WHAT YOU HAVE TO DO: Return the data word for word. Pictures are to be omitted.

SUPPLIED INFORMATION:
-------------------------

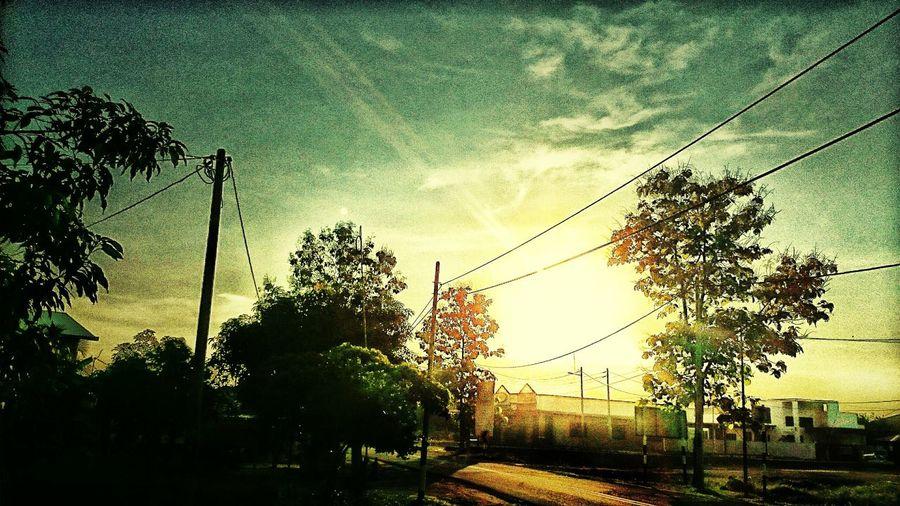 Everyday Joy Sunrise_sunsets_aroundworld Nature_collection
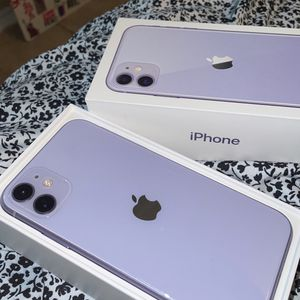 Brand New iPhone 11 64gbs for Sale in Austin, TX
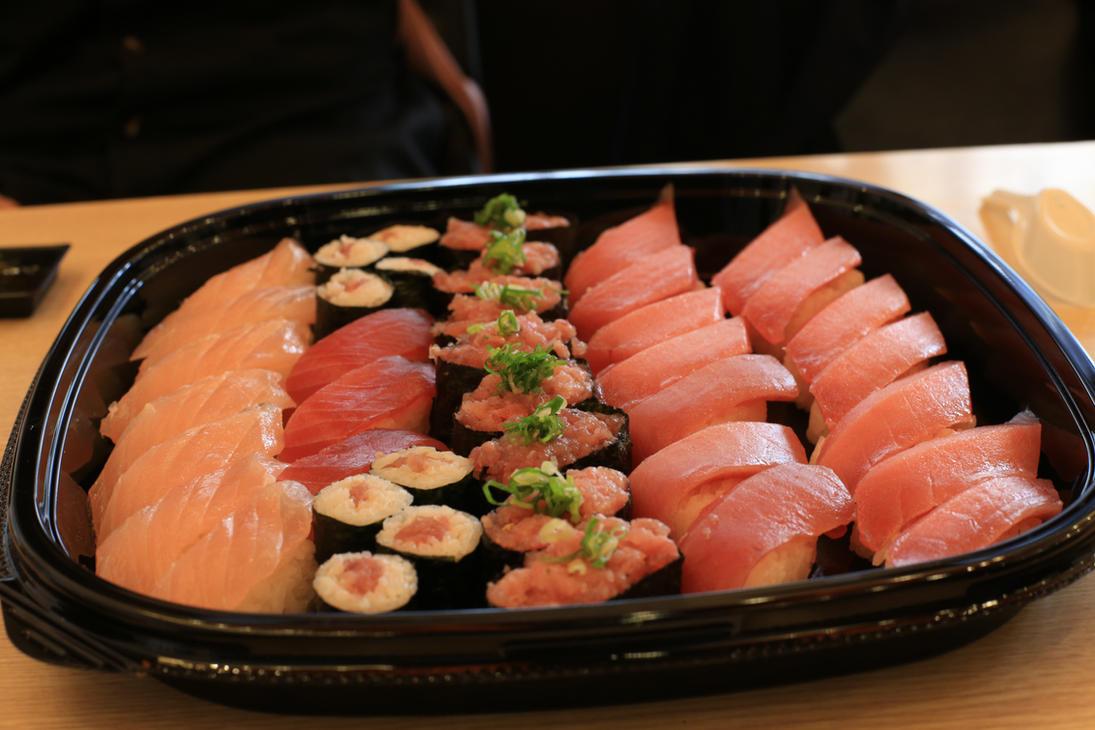 food Japanese cuisine: sashimi sushi by wuxjn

-------------------------

WORKED SOLUTION:
 Everyday Joy Sunrise_sunsets_aroundworld Nature_collection
 Brand New iPhone 11 64gbs for Sale in Austin, TX
 food Japanese cuisine: sashimi sushi by wuxjn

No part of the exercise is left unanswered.